- QUOTED PASSAGE:
================================

Can someone explains how this virtual table for the different class is stored in memory? When we call a function using pointer how do they make a call to function using address location? Can we get these virtual table memory allocation size using a class pointer? I want to see how many memory blocks is used by a virtual table for a class. How can I see it?

class Base
{
public:
    FunctionPointer *__vptr;
    virtual void function1() {};
    virtual void function2() {};
};

class D1: public Base
{
public:
    virtual void function1() {};
};

class D2: public Base
{
public:
    virtual void function2() {};
};
int main()
{
    D1 d1;
    Base *dPtr = &d1;
    dPtr->function1();
}

Thanks! in advance

  • Wikipedia – Barmar Aug 25 '17 at 18:53
  • 4
    The vtable is implementation-dependent, there's no standard way to access it. – Barmar Aug 25 '17 at 18:54
  • So, @Barmar is there any way we can access vtable or see how much memory vtable used? – Vineet Jain Aug 25 '17 at 19:09
  • 2
    Not in any portable way. – Barmar Aug 25 '17 at 19:12
  • Are you actually interested in examining the vtable from within the program? For example, are you trying to somehow change it at run-time? Or are you just trying to figure out how much space is being taken up by the vtable, for example, to evaluate the costs of using virtual functions in your program? – Ben S. Nov 10 '17 at 0:18
up vote 6 down vote accepted
+50

The first point to keep in mind is a disclaimer: none of this is actually guaranteed by the standard. The standard says what the code needs to look like and how it should work, but doesn't actually specify exactly how the compiler needs to make that happen.

That said, essentially all C++ compilers work quite similarly in this respect.

So, let's start with non-virtual functions. They come in two classes: static and non-static.

The simpler of the two are static member functions. A static member function is almost like a global function that's a friend of the class, except that it also needs the class`s name as a prefix to the function name.

Non-static member functions are a little more complex. They're still normal functions that are called directly--but they're passed a hidden pointer to the instance of the object on which they were called. Inside the function, you can use the keyword this to refer to that instance data. So, when you call something like a.func(b);, the code that's generated is pretty similar to code you'd get for func(a, b);

Now let's consider virtual functions. Here's where we get into vtables and vtable pointers. We have enough indirection going on that it's probably best to draw some diagrams to see how it's all laid out. Here's pretty much the simplest case: one instance of one class with two virtual functions:

enter image description here

So, the object contains its data and a pointer to the vtable. The vtable contains a pointer to each virtual function defined by that class. It may not be immediately apparent, however, why we need so much indirection. To understand that, let's look at the next (ever so slightly) more complex case: two instances of that class:

enter image description here

Note how each instance of the class has its own data, but they both share the same vtable and the same code--and if we had more instances, they'd still all share the one vtable among all the instances of the same class.

================================

- TASK STATEMENT:
Rewrite the vtable question from "Can someone explains" through "can I see it?", putting "vtable" wherever "virtual table" appears.

- SUPPLIED MATERIAL:

================================

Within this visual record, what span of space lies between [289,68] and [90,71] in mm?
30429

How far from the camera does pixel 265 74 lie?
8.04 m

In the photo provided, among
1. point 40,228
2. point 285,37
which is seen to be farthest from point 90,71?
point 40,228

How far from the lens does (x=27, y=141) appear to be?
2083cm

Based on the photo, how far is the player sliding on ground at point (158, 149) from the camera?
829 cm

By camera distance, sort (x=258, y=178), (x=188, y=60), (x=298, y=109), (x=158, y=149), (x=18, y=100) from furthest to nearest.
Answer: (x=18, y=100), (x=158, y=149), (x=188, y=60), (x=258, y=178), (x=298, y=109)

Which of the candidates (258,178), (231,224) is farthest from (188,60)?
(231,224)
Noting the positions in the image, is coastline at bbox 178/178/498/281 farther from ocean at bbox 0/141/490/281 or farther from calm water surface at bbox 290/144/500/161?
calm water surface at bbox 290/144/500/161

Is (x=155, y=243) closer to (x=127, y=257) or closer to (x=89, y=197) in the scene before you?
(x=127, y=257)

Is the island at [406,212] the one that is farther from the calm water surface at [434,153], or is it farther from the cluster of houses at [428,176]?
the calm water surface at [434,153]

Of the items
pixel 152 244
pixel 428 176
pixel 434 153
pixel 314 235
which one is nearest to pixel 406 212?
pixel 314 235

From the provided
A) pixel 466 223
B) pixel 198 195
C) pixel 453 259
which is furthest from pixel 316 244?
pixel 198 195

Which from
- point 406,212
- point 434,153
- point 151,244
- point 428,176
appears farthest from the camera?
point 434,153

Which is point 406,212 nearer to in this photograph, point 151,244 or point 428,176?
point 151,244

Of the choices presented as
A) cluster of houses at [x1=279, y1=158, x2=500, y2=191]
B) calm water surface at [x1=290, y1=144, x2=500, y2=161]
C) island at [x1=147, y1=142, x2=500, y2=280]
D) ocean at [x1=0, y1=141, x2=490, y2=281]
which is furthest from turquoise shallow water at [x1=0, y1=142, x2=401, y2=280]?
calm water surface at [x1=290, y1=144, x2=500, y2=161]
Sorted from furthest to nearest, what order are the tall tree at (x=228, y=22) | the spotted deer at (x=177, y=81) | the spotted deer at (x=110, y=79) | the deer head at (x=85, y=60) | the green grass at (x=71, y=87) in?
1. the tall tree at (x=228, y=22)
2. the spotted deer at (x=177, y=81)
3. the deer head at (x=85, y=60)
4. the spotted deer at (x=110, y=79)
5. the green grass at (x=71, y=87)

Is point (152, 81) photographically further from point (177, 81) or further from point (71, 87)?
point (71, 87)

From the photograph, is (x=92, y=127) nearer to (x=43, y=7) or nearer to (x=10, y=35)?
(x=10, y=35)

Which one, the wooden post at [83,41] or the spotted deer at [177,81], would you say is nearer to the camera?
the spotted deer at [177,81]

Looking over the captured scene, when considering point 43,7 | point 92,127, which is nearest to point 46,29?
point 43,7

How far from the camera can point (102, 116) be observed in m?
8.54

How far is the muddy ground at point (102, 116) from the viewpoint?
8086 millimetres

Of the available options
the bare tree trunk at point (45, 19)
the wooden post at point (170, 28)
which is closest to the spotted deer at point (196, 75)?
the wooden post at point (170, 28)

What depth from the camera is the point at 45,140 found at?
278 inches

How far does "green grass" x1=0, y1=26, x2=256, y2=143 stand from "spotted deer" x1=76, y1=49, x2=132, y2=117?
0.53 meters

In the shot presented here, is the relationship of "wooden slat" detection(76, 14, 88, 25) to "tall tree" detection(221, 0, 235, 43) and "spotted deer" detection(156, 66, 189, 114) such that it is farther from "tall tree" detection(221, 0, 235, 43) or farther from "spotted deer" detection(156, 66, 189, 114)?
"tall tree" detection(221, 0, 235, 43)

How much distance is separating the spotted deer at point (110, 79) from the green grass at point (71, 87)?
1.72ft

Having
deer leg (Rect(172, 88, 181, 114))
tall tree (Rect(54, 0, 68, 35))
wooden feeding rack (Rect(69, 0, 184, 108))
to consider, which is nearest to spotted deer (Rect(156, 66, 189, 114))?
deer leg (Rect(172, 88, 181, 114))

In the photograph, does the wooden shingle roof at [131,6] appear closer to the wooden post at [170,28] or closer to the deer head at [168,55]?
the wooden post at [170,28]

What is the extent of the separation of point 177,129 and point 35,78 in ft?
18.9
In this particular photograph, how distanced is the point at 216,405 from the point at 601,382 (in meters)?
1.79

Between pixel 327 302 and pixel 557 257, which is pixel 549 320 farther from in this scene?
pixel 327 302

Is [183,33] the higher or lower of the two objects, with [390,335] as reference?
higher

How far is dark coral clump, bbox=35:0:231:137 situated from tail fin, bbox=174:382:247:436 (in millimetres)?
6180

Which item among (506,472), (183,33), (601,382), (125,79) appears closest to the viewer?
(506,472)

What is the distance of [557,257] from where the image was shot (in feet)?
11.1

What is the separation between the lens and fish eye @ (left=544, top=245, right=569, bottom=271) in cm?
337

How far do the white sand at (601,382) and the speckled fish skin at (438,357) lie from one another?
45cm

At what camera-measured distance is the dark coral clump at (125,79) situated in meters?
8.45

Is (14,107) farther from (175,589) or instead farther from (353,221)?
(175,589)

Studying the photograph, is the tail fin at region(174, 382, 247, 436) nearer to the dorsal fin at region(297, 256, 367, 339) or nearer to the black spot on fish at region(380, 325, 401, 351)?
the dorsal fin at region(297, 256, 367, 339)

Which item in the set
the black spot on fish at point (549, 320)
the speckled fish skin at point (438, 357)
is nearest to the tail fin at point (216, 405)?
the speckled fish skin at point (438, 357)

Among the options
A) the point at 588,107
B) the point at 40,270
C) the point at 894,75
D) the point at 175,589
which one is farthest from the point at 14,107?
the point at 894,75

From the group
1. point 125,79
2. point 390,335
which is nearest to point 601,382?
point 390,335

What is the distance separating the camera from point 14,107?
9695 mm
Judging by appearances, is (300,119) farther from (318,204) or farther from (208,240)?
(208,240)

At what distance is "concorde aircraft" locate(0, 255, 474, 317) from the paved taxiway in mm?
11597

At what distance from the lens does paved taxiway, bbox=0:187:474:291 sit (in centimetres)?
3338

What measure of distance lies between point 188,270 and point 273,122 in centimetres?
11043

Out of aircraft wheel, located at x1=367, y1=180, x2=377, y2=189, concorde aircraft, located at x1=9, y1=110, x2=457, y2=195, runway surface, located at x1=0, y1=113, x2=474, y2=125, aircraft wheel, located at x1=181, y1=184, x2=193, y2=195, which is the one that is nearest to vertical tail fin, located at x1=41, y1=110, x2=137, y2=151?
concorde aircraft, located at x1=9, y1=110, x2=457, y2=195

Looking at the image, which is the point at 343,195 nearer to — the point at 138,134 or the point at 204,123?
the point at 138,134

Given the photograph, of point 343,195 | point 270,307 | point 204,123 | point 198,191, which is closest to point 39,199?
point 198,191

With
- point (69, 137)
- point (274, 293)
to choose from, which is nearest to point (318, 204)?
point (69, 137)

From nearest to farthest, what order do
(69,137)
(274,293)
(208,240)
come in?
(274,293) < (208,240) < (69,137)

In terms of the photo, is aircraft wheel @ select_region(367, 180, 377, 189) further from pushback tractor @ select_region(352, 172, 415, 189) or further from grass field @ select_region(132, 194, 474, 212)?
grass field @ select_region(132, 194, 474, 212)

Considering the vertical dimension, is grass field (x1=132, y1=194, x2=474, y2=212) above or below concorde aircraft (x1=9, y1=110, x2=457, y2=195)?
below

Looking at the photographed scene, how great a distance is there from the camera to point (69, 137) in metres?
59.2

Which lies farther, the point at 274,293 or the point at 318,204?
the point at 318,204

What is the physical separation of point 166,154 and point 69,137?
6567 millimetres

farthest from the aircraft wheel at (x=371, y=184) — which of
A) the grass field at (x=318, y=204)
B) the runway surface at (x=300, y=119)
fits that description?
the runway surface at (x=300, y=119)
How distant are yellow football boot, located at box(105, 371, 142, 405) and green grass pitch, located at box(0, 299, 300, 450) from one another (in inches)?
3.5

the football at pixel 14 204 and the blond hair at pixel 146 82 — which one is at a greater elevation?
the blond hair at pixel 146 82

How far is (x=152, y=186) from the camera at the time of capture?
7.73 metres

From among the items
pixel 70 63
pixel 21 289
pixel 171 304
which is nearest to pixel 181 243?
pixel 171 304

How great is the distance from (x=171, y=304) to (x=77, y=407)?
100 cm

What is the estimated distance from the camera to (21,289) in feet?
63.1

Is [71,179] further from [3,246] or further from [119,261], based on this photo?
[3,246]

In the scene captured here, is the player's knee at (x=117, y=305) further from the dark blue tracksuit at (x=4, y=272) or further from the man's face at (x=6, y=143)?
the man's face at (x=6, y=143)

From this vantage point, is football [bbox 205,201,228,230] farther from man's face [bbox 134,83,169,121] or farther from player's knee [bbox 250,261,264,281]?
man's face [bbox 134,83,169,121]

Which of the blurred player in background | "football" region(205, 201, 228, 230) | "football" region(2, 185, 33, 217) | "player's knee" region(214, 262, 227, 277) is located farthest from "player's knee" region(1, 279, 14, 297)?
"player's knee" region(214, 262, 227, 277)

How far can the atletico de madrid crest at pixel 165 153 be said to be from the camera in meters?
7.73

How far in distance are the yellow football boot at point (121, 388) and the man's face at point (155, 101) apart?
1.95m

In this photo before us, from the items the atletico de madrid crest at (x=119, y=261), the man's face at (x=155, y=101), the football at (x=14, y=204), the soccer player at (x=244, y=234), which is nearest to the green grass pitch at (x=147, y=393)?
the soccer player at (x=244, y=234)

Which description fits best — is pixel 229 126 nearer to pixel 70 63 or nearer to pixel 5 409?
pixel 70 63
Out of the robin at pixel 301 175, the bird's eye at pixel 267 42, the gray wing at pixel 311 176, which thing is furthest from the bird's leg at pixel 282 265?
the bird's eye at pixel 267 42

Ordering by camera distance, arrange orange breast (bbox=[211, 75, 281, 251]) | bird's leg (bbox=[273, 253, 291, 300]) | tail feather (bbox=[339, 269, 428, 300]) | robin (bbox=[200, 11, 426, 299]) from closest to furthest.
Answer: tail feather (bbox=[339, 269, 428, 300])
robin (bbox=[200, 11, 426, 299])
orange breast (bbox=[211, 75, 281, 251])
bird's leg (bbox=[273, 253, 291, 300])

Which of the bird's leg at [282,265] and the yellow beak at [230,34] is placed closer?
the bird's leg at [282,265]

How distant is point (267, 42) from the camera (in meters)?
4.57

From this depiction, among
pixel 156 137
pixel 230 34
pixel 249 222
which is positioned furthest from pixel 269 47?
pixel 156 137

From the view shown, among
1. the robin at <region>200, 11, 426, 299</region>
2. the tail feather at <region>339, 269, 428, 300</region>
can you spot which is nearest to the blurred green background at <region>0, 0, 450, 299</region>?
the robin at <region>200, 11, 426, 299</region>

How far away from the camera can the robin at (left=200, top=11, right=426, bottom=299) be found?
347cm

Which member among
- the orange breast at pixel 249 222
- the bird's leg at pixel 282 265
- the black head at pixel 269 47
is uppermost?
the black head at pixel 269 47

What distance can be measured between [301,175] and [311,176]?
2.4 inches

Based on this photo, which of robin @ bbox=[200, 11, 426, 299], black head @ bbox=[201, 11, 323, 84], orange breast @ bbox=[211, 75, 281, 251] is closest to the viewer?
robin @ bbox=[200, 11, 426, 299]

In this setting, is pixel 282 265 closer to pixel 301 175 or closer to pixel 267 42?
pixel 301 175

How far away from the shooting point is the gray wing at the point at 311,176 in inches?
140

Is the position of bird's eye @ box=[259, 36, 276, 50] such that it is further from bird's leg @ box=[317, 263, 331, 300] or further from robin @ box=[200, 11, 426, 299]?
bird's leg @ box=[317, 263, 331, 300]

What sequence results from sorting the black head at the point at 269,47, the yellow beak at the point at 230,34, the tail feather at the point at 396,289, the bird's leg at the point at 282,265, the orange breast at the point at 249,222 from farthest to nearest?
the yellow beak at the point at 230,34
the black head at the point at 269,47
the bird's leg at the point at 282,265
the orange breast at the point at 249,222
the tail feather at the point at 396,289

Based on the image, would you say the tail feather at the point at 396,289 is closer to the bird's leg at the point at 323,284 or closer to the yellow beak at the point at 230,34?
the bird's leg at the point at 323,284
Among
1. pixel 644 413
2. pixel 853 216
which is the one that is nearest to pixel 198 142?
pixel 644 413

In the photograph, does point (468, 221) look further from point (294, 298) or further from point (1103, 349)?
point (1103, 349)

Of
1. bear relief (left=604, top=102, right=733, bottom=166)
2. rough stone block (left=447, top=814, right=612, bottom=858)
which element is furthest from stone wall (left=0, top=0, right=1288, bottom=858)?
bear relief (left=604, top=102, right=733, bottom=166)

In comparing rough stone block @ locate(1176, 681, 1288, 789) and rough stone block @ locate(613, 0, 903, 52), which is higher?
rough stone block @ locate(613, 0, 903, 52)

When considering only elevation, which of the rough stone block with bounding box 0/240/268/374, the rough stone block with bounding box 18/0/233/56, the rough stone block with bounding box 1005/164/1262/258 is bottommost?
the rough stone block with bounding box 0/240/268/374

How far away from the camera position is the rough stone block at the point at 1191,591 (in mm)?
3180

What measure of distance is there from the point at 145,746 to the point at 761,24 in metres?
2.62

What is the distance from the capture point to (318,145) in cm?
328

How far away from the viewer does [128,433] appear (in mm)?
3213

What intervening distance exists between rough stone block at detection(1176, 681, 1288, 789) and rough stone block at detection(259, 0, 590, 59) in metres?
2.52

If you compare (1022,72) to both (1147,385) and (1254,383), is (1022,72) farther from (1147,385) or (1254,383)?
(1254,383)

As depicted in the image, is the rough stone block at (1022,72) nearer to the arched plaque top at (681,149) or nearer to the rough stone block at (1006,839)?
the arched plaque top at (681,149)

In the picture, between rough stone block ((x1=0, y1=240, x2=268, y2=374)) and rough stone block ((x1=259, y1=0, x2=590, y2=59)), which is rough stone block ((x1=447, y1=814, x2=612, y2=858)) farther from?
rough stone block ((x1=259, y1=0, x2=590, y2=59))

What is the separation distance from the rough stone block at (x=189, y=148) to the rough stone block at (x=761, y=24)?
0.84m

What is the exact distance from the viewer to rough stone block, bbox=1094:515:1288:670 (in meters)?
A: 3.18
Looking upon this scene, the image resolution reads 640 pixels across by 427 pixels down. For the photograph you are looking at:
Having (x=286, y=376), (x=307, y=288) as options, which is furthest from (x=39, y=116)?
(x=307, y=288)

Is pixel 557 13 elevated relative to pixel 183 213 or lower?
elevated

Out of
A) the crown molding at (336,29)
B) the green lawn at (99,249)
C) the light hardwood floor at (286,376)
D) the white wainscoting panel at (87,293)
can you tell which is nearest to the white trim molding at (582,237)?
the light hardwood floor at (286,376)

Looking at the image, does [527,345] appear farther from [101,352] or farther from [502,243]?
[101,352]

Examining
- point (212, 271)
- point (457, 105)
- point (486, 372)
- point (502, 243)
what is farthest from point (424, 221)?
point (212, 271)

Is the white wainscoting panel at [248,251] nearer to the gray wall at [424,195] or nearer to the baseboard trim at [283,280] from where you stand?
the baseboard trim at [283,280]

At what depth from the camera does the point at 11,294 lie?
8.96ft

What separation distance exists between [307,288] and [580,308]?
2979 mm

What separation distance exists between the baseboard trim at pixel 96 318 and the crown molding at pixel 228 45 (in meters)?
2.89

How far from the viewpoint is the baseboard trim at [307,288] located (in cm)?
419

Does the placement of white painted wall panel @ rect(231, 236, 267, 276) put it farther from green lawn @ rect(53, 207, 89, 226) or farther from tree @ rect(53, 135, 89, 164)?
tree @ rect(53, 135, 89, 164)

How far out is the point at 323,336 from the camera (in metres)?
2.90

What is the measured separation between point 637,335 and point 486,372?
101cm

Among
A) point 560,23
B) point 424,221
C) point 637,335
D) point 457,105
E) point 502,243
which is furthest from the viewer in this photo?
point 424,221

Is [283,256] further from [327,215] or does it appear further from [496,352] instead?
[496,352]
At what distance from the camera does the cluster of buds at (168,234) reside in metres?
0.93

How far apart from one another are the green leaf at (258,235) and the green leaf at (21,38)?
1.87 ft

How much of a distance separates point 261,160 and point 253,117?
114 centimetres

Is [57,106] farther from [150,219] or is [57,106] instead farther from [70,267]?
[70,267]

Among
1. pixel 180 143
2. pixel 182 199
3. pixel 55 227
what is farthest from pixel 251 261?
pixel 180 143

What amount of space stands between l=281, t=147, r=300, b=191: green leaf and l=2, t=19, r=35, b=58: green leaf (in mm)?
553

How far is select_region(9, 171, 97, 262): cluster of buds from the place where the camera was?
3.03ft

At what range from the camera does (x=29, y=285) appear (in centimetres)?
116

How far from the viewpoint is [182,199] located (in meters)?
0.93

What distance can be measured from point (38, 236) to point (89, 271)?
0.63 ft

================================

- THE RESULT:
Can someone explains how this vtable for the different class is stored in memory? When we call a function using pointer how do they make a call to function using address location? Can we get these vtable memory allocation size using a class pointer? I want to see how many memory blocks is used by a vtable for a class. How can I see it?